With the development of wearable devices, the demand for pressure sensing has prompted the development of flexible pressure sensors with excellent overall performance, especially flexible piezoresistive sensors with long-term durability. In this study, covalently interconnected poly(vinyl alcohol-co-ethylene) (EVOH)/MWCNTs composite nanofibrous aerogels with typical "layer–pillar" hierarchical porous structure were prepared by hydroxyl aldehyde condensation to cross-link thermoplastic nanofibers and hydroxylated carbon nanotube. Benefiting from the porous structure of composite nanofibrous aerogels and robust bonding between EVOH and MWCNTs, the prepared composite nanofibrous aerogel exhibited an ultralow density (18.27 mg/cm3), excellent compressibility and restorability (up to 80% strain), and remarkable fatigue durability exceeding 1000 times. Meanwhile, the compressive strength of the cross-linked composite aerogel was increased by a factor of 3.5 compared to the un-cross-linked composite aerogel (9.70 kPa). The composite nanofibrous aerogel can be assembled as a piezoresistive sensor, with a sensing capacity up to 80% strain (corresponding to 33.49 kPa) and detection limit of 80 Pa. Furthermore, the dynamic strain sensitivity and pressure sensitivity of the piezoresistive sensor are GF = 1.51 and S = 0.28 kPa–1, respectively.

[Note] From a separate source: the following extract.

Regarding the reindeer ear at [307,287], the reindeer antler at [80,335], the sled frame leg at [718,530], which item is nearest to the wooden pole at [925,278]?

More importantly, the cyclic stability of the pressure resistance sensor was outstanding; even after 3000 cycles, its curve remained essentially consistent with the initial 50 cycles. These successes ensure the excellent performance of EVOH/MWCNTs composite nanofibrous aerogels for sensitive monitoring of mechanical signals, such as body posture monitoring, and show the great potential of aerogel sensors as the next generation of wearable electronics.